Entries are via the British Cycling On-Line system and close on 20 April.
A gathering of a hundred riders, officials, friends and admirers of the late Chas Messenger gathered at Hillingdon Circuit for his son, also Chas, to cut the ribbon on a memorial bench opposite the finishing line. The inscription on the bench reads:
2014 – 2008
Without whom the cycle circuit would not exist
British Cycling Hall of Fame
President BC Central Region
Chas Messenger was famed for many things, including organising the Milk Race Tour of Britain and managing the GB team when Beryl Burton and Graham Webb both won world road championships on the same day. That has never been repeated. In London however, his most important legacy is his 10 year search, haggling with councils, and eventual success in obtaining the Hillingdon circuit that now operates with events on seven days a week and providing safe traffic free cycling for thousands of riders.
In fact it also caters for any non-motorised sport such as the London Nordic Ski Club which was one of the many organisations, clubs and individuals who contributed over £1,000 to purchase and install the bench.
Four members of the Pickwick Bicycle Club attended the ceremony, two wearing the regulation straw boater and two who will be fined for being improperly dressed! Left to right: Sean Bannister, a member of Chas’s Chequers Road Club and a coach of Bradley Wiggins in his junior years; Chas Messenger Jnr; Stuart Benstead, chairman of the circuit managing Users Group; and Ray Kelly, a regular official for Chas’s events and a founder of the circuit’s Slipstreamers children’s club.

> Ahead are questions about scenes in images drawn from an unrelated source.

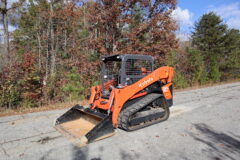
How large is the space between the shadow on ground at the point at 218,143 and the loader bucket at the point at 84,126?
6.86 ft

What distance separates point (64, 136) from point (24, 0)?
1252 centimetres

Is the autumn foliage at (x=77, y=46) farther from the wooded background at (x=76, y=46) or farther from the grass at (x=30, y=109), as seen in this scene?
the grass at (x=30, y=109)

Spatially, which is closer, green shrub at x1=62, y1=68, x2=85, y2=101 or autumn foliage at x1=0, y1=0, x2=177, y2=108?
autumn foliage at x1=0, y1=0, x2=177, y2=108

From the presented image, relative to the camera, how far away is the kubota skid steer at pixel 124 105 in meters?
3.89

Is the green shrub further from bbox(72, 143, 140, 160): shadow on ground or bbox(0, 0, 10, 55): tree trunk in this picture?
bbox(0, 0, 10, 55): tree trunk

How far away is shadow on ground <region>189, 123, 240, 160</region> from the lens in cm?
310

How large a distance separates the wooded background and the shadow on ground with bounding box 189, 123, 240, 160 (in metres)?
5.57

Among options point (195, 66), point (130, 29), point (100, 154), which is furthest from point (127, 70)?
point (195, 66)

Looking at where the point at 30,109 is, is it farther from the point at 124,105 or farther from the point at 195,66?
the point at 195,66

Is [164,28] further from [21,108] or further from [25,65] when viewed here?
[21,108]

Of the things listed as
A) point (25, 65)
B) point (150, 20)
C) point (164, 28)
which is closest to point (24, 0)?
point (25, 65)

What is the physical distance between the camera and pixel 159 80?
5.25 m

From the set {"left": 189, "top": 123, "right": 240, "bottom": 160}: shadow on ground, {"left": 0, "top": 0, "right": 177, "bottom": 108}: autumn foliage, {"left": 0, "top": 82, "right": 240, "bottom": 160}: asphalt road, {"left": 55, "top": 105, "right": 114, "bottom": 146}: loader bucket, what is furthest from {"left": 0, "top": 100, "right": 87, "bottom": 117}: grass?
{"left": 189, "top": 123, "right": 240, "bottom": 160}: shadow on ground

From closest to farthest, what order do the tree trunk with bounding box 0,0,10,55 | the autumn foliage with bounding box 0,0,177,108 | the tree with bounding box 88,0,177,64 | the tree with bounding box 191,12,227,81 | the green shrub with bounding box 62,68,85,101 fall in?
1. the autumn foliage with bounding box 0,0,177,108
2. the green shrub with bounding box 62,68,85,101
3. the tree with bounding box 88,0,177,64
4. the tree trunk with bounding box 0,0,10,55
5. the tree with bounding box 191,12,227,81
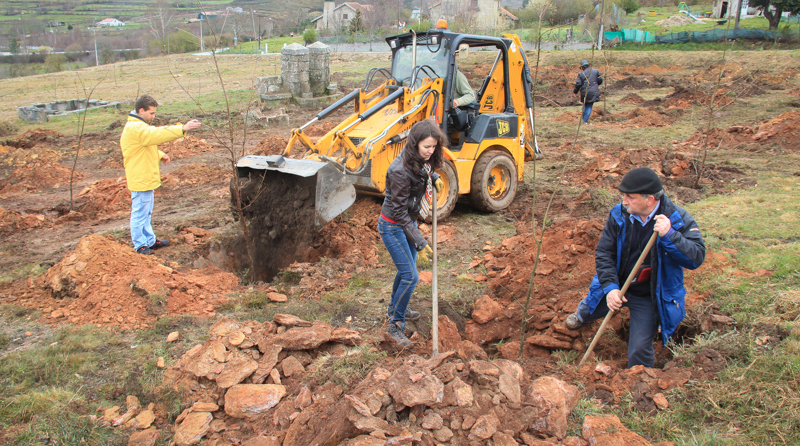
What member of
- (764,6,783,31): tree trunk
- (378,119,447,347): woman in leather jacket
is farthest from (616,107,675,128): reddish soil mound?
(764,6,783,31): tree trunk

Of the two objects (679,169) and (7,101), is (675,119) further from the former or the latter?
(7,101)

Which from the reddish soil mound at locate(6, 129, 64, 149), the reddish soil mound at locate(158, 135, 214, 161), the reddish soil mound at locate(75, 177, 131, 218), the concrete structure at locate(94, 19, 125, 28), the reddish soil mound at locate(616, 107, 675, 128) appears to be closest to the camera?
the reddish soil mound at locate(75, 177, 131, 218)

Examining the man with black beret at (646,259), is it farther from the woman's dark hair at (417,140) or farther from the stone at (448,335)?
the woman's dark hair at (417,140)

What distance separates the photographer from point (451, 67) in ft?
22.1

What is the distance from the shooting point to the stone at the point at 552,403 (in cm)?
277

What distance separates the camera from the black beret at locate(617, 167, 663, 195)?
3191 mm

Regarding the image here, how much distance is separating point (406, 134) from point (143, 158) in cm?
311

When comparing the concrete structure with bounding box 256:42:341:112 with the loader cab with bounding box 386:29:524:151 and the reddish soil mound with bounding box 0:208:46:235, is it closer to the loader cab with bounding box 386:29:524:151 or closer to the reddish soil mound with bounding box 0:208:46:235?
the loader cab with bounding box 386:29:524:151

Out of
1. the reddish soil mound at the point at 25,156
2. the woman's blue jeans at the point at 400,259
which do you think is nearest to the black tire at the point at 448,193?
the woman's blue jeans at the point at 400,259

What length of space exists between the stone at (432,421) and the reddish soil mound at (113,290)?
262cm

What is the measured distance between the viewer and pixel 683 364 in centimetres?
339

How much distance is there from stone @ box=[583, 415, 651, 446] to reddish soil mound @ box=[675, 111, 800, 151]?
375 inches

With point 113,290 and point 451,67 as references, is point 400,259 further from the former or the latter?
point 451,67

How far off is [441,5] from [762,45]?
3716 cm
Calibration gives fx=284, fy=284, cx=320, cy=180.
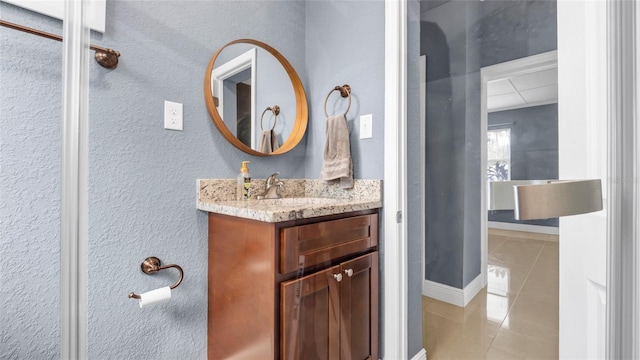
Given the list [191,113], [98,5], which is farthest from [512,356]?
[98,5]

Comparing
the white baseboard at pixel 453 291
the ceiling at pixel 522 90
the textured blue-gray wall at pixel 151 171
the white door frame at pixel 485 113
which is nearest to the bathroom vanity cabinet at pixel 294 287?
the textured blue-gray wall at pixel 151 171

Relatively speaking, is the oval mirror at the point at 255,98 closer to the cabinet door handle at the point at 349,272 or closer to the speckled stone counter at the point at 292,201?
the speckled stone counter at the point at 292,201

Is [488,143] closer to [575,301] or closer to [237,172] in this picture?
[575,301]

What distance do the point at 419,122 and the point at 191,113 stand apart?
1.05 m

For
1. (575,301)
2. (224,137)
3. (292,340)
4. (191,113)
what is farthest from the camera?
(224,137)

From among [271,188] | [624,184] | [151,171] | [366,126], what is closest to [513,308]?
[624,184]

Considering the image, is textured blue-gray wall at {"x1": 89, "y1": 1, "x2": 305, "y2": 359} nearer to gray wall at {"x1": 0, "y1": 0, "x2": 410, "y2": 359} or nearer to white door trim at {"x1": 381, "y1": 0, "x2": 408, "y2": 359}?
gray wall at {"x1": 0, "y1": 0, "x2": 410, "y2": 359}

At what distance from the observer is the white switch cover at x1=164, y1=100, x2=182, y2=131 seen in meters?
1.17

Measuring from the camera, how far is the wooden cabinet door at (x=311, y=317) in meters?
0.97

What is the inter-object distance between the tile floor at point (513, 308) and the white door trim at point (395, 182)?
8.4 inches

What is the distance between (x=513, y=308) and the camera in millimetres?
875

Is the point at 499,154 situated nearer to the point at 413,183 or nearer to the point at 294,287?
the point at 413,183

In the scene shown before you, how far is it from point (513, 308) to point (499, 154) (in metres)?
0.48

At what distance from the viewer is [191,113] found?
1.25 metres
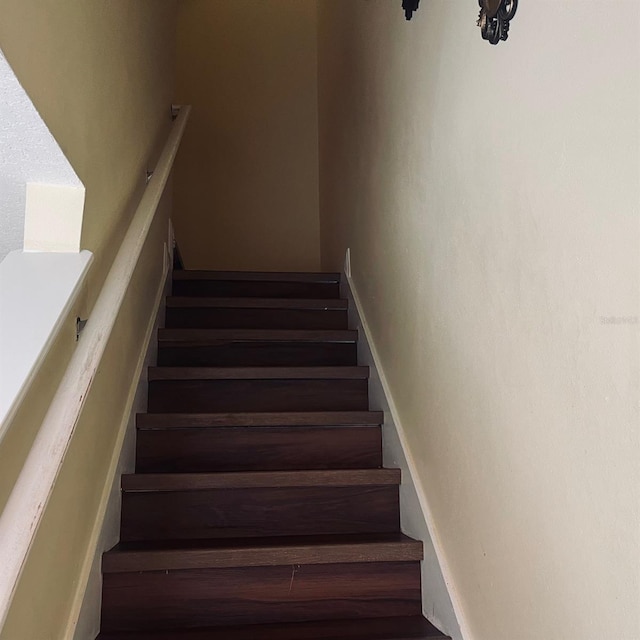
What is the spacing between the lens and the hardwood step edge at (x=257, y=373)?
8.07 feet

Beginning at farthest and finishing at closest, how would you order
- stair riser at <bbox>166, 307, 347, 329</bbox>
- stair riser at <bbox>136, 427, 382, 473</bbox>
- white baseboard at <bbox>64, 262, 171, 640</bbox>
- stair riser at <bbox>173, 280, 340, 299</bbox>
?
stair riser at <bbox>173, 280, 340, 299</bbox>, stair riser at <bbox>166, 307, 347, 329</bbox>, stair riser at <bbox>136, 427, 382, 473</bbox>, white baseboard at <bbox>64, 262, 171, 640</bbox>

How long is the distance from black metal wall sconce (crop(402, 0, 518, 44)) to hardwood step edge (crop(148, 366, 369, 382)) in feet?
4.84

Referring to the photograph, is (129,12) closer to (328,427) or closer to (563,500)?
(328,427)

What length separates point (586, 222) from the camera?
0.96 metres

Chas Messenger Jnr sits on the bench, behind which is Tony Gibb, who started his career as a youth rider in Messenger events on the adjacent Hayes by-pass (along with Bradley Wiggins at the same time) which led to the present circuit.
With Tony is Bill Butterworth, who rode many Messenger organised events. He is still racing and is also now multiple organizer of BC Masters and, separate, women’s races. Both were competing in the race that followed the ceremony.
Colin Mann, right, is a regular official at the circuit and raced and officiated at Messenger promotions.